Exercise text:
^^^^^^^^

As you can in my comments on this bug, due to some recent changes that are trying to make life easier for tablets, the virtual keyboard now pops up by default. This will make things much easier for tablets, who have a terrible struggle to deal with when they don’t have the virtual keyboard.
For desktop users, the solution is simple: swipe it away. That little button that looks like a keyboard with a carat pointing downwards between the period and enter key is all you need to click to do so. In case that’s not clear, it’s this button:
If you want to permanently make it go away, add the following to /etc/sddm.conf:
[General]
InputMethod=
Luckily, this doesn’t change things for input in the rest of the system.
It’s possible this might change once we have a Wayland session, but we’re waiting on some core pieces (Mir) to get resolved in Debian before we can begin work on that.
Is there no way to detect the idiom (tablet/desktop) before showing the virtual keyboard? It’s not a dealbreaker for Linux users like us, but I would respectfully argue that this is a big faux pas from an everyday PC user’s perspective (“it should just work”).
On my laptop with touchscreen, I changed InputMethod= and tried to tap on the input field and the keyboard didn’t pop up.
I also tried a comma separated list (InputMethod=compose,qtvirtualkeyboard) and got nothing special. As I’ve said before, if you put anything in there other than the three known values, it’s as if you put in nothing.
So it looks like we just have to deal with clicking the button to make it go away.
Open up a virtual terminal, fix the configuration file, and restart SDDM.
Just type the password with the keyboard. You should already be on your default user (as defined in the SDDM configuration, BTW), and the password field is already selected (that’s why you’re seeing qtvirtualkeyboard anyways; try tabbing forward or back and you’ll see the virtual keyboard goes away because it’s not on a text field), so you just need to put in the password and hit enter.

^^^^^^^^

Provided material:
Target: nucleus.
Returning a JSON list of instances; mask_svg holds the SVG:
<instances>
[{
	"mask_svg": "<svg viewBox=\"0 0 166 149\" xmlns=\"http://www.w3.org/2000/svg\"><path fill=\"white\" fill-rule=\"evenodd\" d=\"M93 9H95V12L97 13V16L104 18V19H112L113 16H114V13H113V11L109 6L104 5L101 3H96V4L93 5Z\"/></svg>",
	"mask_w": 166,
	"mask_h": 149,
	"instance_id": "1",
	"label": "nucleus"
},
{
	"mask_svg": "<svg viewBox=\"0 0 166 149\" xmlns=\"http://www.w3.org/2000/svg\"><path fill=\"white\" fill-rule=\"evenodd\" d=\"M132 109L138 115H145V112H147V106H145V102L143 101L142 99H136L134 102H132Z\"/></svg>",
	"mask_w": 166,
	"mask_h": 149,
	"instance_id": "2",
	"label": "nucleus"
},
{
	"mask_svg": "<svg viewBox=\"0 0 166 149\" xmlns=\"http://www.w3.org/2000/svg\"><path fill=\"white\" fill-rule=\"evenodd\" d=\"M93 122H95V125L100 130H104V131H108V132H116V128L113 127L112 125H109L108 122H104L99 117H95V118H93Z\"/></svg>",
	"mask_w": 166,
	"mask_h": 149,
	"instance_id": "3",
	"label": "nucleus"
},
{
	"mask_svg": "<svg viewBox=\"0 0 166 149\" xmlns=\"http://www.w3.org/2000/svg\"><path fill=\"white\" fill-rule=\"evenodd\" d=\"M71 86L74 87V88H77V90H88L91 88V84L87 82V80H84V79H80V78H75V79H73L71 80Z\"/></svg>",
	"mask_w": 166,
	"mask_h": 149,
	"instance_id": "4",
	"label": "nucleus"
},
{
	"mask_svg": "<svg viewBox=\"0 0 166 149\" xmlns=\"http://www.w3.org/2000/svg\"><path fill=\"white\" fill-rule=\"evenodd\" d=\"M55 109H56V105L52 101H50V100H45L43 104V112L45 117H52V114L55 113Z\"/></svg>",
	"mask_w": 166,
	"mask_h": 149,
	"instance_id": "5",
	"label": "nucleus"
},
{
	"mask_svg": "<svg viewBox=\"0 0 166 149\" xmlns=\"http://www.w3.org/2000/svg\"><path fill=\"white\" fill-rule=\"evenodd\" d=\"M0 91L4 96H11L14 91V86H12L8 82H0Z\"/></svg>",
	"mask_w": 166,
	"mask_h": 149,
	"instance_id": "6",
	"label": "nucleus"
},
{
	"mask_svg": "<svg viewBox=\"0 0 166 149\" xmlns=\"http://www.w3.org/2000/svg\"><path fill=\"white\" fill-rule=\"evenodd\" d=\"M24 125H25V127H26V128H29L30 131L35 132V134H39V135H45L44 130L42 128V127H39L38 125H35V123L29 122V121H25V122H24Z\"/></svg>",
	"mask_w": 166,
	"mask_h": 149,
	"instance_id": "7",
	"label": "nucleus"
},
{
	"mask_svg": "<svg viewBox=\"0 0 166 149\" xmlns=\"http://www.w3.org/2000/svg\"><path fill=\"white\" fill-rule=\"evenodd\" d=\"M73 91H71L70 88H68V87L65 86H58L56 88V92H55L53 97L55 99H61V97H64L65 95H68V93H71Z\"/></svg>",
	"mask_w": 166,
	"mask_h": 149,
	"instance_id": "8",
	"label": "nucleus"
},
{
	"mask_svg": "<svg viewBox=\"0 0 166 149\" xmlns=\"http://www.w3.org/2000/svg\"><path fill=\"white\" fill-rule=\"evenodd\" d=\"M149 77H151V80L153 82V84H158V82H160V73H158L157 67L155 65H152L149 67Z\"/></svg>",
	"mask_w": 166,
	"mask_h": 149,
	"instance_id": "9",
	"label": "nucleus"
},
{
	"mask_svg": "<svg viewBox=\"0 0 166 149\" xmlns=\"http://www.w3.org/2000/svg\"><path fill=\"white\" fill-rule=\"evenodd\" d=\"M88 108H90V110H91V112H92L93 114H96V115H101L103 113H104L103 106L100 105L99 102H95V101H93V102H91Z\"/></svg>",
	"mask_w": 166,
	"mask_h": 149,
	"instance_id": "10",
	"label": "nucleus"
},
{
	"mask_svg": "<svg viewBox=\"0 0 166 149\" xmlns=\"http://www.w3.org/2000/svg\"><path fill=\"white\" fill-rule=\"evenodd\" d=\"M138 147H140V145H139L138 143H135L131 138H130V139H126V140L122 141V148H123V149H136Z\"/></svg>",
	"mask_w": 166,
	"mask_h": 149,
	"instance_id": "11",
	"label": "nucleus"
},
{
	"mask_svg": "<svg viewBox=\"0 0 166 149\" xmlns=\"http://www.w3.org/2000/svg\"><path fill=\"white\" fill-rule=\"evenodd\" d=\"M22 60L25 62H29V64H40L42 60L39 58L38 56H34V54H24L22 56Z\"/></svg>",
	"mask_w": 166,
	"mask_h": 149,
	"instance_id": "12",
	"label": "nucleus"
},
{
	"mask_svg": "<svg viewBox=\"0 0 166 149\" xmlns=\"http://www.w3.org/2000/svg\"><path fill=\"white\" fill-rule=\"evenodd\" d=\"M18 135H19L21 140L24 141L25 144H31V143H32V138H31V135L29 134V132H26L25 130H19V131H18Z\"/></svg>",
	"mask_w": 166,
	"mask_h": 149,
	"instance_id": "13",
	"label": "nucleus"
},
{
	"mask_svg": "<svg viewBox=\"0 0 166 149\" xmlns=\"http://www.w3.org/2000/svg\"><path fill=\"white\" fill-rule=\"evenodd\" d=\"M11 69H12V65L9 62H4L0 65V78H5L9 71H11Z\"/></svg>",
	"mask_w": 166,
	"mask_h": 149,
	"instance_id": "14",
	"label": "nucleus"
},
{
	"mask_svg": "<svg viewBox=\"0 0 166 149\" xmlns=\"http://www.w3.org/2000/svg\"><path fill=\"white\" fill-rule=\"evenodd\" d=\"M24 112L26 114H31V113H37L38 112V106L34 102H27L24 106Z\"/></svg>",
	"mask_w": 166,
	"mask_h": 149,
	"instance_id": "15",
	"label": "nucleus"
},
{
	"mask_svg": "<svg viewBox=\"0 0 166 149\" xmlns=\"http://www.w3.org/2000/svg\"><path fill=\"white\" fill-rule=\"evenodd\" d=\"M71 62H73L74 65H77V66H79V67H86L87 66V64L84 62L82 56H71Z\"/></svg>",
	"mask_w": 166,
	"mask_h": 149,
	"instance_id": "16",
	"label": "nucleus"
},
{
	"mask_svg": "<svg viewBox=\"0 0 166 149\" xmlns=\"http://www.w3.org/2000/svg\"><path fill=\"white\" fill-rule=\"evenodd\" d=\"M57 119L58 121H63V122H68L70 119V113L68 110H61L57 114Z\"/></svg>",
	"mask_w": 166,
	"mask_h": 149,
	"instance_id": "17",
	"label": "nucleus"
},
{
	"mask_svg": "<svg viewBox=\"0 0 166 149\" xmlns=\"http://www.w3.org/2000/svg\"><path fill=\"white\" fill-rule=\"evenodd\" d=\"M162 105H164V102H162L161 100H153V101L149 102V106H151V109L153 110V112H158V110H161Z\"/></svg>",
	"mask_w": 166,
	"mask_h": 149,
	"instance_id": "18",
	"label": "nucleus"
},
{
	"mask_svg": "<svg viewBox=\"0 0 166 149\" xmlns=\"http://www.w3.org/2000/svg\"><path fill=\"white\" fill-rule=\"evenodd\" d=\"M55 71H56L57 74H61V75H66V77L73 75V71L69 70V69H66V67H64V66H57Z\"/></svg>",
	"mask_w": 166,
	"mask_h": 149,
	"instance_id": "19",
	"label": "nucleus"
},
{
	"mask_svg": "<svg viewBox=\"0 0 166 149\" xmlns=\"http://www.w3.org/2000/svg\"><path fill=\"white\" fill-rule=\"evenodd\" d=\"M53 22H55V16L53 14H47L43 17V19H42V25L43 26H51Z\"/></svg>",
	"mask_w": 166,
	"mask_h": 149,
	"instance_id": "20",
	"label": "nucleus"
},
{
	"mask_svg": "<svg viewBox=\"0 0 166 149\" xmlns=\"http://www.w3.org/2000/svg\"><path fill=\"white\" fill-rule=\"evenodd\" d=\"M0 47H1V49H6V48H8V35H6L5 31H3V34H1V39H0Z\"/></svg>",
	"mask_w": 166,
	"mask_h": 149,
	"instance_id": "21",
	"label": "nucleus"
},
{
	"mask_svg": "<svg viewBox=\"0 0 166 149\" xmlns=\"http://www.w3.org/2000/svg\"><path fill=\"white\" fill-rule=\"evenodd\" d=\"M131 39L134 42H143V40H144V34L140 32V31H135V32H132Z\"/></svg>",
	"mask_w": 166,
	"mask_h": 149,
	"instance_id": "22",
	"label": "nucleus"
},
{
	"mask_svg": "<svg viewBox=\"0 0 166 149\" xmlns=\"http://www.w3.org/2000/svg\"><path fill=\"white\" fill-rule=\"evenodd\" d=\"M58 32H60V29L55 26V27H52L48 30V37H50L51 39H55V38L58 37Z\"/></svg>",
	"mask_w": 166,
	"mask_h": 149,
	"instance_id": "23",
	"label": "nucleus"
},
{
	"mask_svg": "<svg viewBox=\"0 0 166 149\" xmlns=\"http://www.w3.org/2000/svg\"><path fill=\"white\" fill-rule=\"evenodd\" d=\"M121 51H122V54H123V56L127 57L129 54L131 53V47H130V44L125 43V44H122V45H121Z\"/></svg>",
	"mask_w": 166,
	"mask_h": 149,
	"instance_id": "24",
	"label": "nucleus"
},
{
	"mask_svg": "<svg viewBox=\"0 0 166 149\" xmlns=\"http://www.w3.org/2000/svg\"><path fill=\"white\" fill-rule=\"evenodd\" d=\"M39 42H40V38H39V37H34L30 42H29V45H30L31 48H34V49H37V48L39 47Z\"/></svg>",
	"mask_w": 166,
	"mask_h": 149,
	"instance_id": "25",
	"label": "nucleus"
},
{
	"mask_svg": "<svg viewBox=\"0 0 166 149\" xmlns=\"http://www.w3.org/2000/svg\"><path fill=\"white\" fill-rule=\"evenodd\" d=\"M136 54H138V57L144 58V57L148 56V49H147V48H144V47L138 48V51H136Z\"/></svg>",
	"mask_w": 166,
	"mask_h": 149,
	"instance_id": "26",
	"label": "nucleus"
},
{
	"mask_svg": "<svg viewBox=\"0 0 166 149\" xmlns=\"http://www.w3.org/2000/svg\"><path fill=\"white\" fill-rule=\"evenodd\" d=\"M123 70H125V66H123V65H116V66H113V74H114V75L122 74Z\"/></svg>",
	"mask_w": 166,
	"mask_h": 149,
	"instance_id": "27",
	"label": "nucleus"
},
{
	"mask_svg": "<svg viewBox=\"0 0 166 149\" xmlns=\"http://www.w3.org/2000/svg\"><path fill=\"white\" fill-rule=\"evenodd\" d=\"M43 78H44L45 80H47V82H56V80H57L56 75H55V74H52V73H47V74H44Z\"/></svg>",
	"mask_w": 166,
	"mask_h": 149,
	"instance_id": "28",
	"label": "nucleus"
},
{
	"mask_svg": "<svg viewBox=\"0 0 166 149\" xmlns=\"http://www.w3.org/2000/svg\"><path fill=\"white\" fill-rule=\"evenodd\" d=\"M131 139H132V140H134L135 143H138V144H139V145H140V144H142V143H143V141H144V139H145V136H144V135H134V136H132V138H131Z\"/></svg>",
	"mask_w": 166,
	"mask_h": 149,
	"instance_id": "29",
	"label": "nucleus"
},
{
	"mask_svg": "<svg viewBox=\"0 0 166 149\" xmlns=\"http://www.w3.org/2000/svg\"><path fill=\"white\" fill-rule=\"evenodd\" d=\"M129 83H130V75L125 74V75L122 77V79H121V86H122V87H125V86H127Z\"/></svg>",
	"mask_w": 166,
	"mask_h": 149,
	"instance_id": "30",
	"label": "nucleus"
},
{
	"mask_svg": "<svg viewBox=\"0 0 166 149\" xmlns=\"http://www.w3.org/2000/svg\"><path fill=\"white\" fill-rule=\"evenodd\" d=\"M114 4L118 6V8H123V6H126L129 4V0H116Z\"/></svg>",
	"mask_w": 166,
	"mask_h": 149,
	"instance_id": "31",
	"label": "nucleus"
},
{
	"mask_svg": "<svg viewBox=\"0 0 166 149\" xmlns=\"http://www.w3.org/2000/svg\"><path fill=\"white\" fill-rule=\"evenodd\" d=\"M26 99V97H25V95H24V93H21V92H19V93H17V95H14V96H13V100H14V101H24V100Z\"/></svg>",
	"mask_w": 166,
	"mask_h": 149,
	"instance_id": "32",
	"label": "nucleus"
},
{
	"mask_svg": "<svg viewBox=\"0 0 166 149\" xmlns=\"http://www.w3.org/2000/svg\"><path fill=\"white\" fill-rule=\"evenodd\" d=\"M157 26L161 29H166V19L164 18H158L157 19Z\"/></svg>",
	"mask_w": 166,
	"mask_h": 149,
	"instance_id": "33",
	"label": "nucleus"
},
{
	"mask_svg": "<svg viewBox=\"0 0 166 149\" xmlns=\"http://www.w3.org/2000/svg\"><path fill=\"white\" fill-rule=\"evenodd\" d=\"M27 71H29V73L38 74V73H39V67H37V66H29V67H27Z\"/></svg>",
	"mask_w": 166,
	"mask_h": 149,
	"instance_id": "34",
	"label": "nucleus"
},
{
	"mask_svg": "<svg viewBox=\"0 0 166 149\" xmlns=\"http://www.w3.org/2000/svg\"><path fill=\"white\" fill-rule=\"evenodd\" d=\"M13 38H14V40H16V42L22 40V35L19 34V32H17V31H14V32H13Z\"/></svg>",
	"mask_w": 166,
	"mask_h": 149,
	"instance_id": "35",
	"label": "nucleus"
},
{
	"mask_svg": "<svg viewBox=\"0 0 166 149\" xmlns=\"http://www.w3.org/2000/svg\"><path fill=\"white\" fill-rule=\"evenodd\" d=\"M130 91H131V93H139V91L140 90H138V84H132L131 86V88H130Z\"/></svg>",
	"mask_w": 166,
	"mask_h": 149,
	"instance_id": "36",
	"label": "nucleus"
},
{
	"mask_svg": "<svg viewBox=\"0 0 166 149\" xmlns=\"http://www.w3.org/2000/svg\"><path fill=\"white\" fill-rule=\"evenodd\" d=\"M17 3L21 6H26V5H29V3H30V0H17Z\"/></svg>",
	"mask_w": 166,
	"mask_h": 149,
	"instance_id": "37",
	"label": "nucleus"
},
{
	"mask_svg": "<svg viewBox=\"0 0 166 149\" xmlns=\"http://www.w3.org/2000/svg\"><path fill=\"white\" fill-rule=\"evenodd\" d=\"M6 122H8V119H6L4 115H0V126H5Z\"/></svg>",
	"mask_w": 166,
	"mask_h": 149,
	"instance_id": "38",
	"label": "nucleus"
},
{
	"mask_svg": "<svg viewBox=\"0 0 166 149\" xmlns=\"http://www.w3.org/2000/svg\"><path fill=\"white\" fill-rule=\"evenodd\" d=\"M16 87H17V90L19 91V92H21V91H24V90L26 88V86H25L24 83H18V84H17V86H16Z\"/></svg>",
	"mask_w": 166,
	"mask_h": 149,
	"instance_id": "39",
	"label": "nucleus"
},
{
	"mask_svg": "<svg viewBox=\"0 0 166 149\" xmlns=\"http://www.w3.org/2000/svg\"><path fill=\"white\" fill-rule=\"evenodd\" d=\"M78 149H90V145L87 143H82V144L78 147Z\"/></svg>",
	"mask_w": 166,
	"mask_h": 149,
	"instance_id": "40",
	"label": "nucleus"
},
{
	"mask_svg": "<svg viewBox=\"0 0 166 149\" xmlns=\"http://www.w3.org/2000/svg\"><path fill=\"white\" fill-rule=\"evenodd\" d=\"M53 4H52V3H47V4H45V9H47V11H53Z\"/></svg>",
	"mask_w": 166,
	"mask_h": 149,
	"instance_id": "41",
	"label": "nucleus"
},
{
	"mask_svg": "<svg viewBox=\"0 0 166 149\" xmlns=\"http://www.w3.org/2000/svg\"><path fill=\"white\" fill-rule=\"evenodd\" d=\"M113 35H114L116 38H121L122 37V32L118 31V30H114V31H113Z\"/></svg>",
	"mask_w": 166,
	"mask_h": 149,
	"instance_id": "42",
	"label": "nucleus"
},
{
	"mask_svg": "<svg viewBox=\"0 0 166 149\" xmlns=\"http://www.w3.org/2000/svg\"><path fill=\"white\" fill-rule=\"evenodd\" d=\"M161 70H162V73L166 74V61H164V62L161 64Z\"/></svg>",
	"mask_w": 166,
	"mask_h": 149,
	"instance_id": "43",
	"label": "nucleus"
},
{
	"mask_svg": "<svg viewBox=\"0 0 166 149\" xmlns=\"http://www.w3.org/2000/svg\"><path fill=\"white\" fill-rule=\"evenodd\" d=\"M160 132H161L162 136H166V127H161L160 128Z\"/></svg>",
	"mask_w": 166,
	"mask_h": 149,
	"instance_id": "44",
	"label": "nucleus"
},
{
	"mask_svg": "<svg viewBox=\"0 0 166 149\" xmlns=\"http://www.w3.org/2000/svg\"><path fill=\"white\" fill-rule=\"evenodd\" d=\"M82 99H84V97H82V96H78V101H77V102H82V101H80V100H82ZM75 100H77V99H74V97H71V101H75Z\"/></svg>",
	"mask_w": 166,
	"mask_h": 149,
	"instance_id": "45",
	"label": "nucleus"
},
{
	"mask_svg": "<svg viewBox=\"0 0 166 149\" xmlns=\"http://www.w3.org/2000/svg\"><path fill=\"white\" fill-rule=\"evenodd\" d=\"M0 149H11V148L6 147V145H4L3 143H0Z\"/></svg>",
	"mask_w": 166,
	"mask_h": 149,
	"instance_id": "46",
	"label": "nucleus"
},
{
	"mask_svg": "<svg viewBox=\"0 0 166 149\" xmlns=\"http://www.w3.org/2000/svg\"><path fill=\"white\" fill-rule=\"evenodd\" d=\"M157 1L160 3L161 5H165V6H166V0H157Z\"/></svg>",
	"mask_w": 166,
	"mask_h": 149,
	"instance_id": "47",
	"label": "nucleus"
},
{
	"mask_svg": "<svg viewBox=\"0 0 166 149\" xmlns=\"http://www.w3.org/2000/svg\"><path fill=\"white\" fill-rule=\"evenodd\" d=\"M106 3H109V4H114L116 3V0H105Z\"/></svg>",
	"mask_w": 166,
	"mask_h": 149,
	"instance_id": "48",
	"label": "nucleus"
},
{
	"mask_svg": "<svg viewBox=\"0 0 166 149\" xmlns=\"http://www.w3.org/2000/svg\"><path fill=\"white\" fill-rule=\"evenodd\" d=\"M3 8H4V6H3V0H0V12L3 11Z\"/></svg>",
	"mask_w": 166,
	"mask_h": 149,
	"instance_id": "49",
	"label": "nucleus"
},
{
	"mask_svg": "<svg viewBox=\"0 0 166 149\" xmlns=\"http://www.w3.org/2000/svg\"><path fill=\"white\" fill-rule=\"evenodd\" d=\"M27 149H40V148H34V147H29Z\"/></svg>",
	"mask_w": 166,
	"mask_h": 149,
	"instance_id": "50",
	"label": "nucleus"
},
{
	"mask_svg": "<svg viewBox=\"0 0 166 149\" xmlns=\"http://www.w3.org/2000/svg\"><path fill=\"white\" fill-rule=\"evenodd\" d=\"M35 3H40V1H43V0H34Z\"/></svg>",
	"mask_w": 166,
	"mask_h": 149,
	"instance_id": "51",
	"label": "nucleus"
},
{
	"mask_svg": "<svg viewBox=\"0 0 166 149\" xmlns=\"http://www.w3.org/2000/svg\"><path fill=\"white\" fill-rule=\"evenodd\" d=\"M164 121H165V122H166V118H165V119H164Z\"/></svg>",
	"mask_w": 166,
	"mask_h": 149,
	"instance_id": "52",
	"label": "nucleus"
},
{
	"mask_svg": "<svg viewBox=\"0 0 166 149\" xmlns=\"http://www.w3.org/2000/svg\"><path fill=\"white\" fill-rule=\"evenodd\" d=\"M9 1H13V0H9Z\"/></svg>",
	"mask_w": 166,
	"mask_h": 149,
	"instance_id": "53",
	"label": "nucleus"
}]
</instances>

^^^^^^^^

To do: Can you rewrite the part of the text on the SDDM virtual keyboard that begins at the words "Is there no" and stops after "it go away.", swapping "laptop" for "notebook"?

Solution to this exercise:
Is there no way to detect the idiom (tablet/desktop) before showing the virtual keyboard? It’s not a dealbreaker for Linux users like us, but I would respectfully argue that this is a big faux pas from an everyday PC user’s perspective (“it should just work”).
On my notebook with touchscreen, I changed InputMethod= and tried to tap on the input field and the keyboard didn’t pop up.
I also tried a comma separated list (InputMethod=compose,qtvirtualkeyboard) and got nothing special. As I’ve said before, if you put anything in there other than the three known values, it’s as if you put in nothing.
So it looks like we just have to deal with clicking the button to make it go away.